§ **TASK STATEMENT**
Repeat every line of the listing below word for word.

Saved data entries
────────────────────────────────────────
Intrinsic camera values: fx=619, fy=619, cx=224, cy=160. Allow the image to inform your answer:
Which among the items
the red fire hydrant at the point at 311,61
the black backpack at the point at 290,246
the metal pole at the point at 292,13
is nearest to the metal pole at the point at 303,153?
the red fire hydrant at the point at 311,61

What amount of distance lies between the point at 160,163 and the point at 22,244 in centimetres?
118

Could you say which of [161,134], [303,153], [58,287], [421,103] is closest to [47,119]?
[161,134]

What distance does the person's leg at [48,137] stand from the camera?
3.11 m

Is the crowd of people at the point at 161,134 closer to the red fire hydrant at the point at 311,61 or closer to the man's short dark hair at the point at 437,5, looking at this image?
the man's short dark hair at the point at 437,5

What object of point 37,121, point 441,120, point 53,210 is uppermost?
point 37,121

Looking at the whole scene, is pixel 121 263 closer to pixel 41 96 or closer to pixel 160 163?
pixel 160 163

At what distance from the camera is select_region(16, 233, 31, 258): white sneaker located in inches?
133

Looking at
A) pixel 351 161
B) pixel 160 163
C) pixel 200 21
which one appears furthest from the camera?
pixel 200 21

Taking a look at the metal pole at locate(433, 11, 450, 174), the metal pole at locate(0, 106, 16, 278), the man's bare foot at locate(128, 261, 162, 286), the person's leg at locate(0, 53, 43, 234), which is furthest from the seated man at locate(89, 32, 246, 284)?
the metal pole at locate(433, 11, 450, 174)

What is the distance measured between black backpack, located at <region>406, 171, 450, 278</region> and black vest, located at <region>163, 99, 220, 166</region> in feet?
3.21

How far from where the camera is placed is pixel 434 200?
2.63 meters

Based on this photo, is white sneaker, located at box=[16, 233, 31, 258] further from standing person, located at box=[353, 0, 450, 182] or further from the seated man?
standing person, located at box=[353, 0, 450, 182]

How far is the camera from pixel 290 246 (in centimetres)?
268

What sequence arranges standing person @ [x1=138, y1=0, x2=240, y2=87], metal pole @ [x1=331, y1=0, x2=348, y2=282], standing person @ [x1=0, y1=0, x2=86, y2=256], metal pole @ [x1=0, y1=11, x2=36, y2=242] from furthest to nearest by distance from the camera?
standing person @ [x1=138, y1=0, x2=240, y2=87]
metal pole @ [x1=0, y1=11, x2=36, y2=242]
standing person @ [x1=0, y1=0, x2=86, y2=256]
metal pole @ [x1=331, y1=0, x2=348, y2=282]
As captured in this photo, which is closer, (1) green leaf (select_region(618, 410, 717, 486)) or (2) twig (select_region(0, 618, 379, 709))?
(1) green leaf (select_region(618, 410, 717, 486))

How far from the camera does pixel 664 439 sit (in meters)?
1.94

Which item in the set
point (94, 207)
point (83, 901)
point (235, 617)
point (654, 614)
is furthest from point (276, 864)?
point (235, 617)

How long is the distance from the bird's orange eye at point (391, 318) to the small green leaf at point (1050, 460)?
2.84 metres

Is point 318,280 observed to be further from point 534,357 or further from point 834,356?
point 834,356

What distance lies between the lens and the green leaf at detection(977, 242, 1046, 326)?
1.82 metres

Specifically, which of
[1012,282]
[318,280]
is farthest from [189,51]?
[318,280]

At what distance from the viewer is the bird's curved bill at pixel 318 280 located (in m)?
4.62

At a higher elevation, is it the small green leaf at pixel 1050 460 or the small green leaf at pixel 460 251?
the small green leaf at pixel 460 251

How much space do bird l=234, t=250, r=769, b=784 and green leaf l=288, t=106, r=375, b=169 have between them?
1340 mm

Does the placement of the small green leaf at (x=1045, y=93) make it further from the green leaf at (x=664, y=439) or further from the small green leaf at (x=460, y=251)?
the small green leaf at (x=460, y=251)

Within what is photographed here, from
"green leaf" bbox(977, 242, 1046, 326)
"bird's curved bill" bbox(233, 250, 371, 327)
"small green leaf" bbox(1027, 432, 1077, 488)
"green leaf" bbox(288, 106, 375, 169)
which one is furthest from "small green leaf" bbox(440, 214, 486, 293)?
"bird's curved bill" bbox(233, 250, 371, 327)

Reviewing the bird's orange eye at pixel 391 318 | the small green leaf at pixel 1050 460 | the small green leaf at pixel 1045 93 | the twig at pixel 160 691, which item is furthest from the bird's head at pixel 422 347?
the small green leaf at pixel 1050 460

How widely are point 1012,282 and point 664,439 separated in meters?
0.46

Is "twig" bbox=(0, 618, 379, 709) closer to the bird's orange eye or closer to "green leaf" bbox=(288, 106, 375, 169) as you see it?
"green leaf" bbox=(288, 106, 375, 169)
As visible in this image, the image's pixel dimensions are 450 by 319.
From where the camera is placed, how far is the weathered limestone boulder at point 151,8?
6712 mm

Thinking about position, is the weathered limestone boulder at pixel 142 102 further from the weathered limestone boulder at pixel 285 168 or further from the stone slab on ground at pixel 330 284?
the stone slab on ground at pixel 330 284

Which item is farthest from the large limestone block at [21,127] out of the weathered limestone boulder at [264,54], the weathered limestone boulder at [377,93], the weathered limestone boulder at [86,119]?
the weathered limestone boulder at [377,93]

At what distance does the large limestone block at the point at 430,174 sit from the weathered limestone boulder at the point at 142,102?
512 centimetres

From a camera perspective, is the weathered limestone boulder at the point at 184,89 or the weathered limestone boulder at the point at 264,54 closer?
────────────────────────────────────────
§ **ANSWER BELOW**
Intrinsic camera values: fx=619, fy=619, cx=224, cy=160. Allow the image to inform your answer:
Which among the items
the red fire hydrant at the point at 311,61
the black backpack at the point at 290,246
the metal pole at the point at 292,13
is nearest to the metal pole at the point at 303,153?
the red fire hydrant at the point at 311,61

What amount of distance lies between the point at 160,163 and the point at 22,244 in centimetres?
118

Could you say which of [161,134], [303,153], [58,287], [421,103] is closest to [47,119]?
[161,134]

What distance does the person's leg at [48,137] stand from the camera?
3.11 m

Is the crowd of people at the point at 161,134 closer to the red fire hydrant at the point at 311,61 or closer to the man's short dark hair at the point at 437,5, looking at this image?
the man's short dark hair at the point at 437,5

What object of point 37,121, point 441,120, point 53,210 is uppermost?
point 37,121

Looking at the whole scene, is pixel 121 263 closer to pixel 41 96 or closer to pixel 160 163?
pixel 160 163

At what distance from the camera is select_region(16, 233, 31, 258): white sneaker located in inches?
133

Looking at
A) pixel 351 161
B) pixel 160 163
C) pixel 200 21
which one appears furthest from the camera?
pixel 200 21

Taking a look at the metal pole at locate(433, 11, 450, 174), the metal pole at locate(0, 106, 16, 278), the man's bare foot at locate(128, 261, 162, 286), the person's leg at locate(0, 53, 43, 234), which is furthest from the seated man at locate(89, 32, 246, 284)?
the metal pole at locate(433, 11, 450, 174)

What is the distance measured between black backpack, located at <region>406, 171, 450, 278</region> and black vest, located at <region>163, 99, 220, 166</region> in feet?
3.21

How far from where the camera is placed is pixel 434 200?
2.63 meters

Based on this photo, is white sneaker, located at box=[16, 233, 31, 258] further from standing person, located at box=[353, 0, 450, 182] or further from the seated man?
standing person, located at box=[353, 0, 450, 182]

How far is the camera from pixel 290 246 (in centimetres)?
268

What sequence arranges standing person @ [x1=138, y1=0, x2=240, y2=87], metal pole @ [x1=331, y1=0, x2=348, y2=282], standing person @ [x1=0, y1=0, x2=86, y2=256], metal pole @ [x1=0, y1=11, x2=36, y2=242] from furthest to nearest by distance from the camera?
standing person @ [x1=138, y1=0, x2=240, y2=87]
metal pole @ [x1=0, y1=11, x2=36, y2=242]
standing person @ [x1=0, y1=0, x2=86, y2=256]
metal pole @ [x1=331, y1=0, x2=348, y2=282]
As captured in this photo, which is closer, (1) green leaf (select_region(618, 410, 717, 486)) or (2) twig (select_region(0, 618, 379, 709))?
(1) green leaf (select_region(618, 410, 717, 486))

How far from the camera does pixel 664 439 sit (in meters)?
1.94

Which item in the set
point (94, 207)
point (83, 901)
point (235, 617)
point (654, 614)
is furthest from point (276, 864)?
point (235, 617)

How long is the distance from the bird's orange eye at point (391, 318) to the small green leaf at point (1050, 460)?
2.84 metres

Is point 318,280 observed to be further from point 534,357 or further from point 834,356?
point 834,356

What distance lies between the lens and the green leaf at detection(977, 242, 1046, 326)?
1.82 metres

Specifically, which of
[1012,282]
[318,280]
is farthest from [189,51]?
[318,280]

At what distance from the viewer is the bird's curved bill at pixel 318 280 located (in m)?
4.62

At a higher elevation, is it the small green leaf at pixel 1050 460 or the small green leaf at pixel 460 251?
the small green leaf at pixel 460 251

How much space do bird l=234, t=250, r=769, b=784 and green leaf l=288, t=106, r=375, b=169 have between them?
1340 mm

Does the placement of the small green leaf at (x=1045, y=93) make it further from the green leaf at (x=664, y=439) or further from the small green leaf at (x=460, y=251)?
the small green leaf at (x=460, y=251)

Within what is photographed here, from
"green leaf" bbox(977, 242, 1046, 326)
"bird's curved bill" bbox(233, 250, 371, 327)
"small green leaf" bbox(1027, 432, 1077, 488)
"green leaf" bbox(288, 106, 375, 169)
which one is furthest from "small green leaf" bbox(440, 214, 486, 293)?
"bird's curved bill" bbox(233, 250, 371, 327)

Reviewing the bird's orange eye at pixel 391 318 | the small green leaf at pixel 1050 460 | the small green leaf at pixel 1045 93 | the twig at pixel 160 691, which item is furthest from the bird's head at pixel 422 347?
the small green leaf at pixel 1050 460

How widely are point 1012,282 and point 664,439 separated in meters?
0.46

Is "twig" bbox=(0, 618, 379, 709) closer to the bird's orange eye or closer to "green leaf" bbox=(288, 106, 375, 169) as you see it?
"green leaf" bbox=(288, 106, 375, 169)
As visible in this image, the image's pixel dimensions are 450 by 319.
From where the camera is placed, how far is the weathered limestone boulder at point 151,8?
6712 mm

Thinking about position, is the weathered limestone boulder at pixel 142 102 further from the weathered limestone boulder at pixel 285 168 or further from the stone slab on ground at pixel 330 284?
the stone slab on ground at pixel 330 284

Which item is farthest from the large limestone block at [21,127] out of the weathered limestone boulder at [264,54], the weathered limestone boulder at [377,93], the weathered limestone boulder at [86,119]?
the weathered limestone boulder at [377,93]

At what distance does the large limestone block at the point at 430,174 sit from the weathered limestone boulder at the point at 142,102?
512 centimetres

From a camera perspective, is the weathered limestone boulder at the point at 184,89 or the weathered limestone boulder at the point at 264,54 closer?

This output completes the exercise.